L’actualité de ces derniers mois concernant cette ville, parlait beaucoup des ordures ménagères laissées à l’abandon suite à la défaillance (mafieuse ?) de la collecte. Manifestement la question a été partiellement réglée en jetant tout (ou une bonne partie) à la mer. En effet, la navigation dans ces eaux consiste (un peu) à éviter les plus gros paquets de détritus, branchages, plastiques, et autres déchets flottants divers, parfois de belle taille. Le reste a dû couler ou être consommé par les oiseaux charognards ou poissons nécrophages.

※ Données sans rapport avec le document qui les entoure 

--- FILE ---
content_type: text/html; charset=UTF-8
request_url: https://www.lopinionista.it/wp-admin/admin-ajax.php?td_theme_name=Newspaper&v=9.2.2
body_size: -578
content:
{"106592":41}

En contrepartie, la pêche est excellente et, malgré nos appétits gargantuesques et nos énormes cales frigorifiques (sic!), nous avons été débordés. Il nous a fallu remplir des bocaux de conserves de bonites cuites au court-bouillon, découpées en filets et stockées dans l’huile d’olive et le jus de citron.
 
Le mouillage à Nisida est excellent et particulièrement sûr, en raison de la présence dans cet îlot du commandement des forces navales de l’OTAN en Méditerranée, ce que nous ignorions. Les rondes de vedettes de carabiniers et la présence de navires de guerre de nombreuses nationalités différentes au mouillage, sont des indices qui ne trompent pas. Les pirates n’ont qu’à bien se tenir. Mais il n’y a aucune restriction à la navigation. Bravo.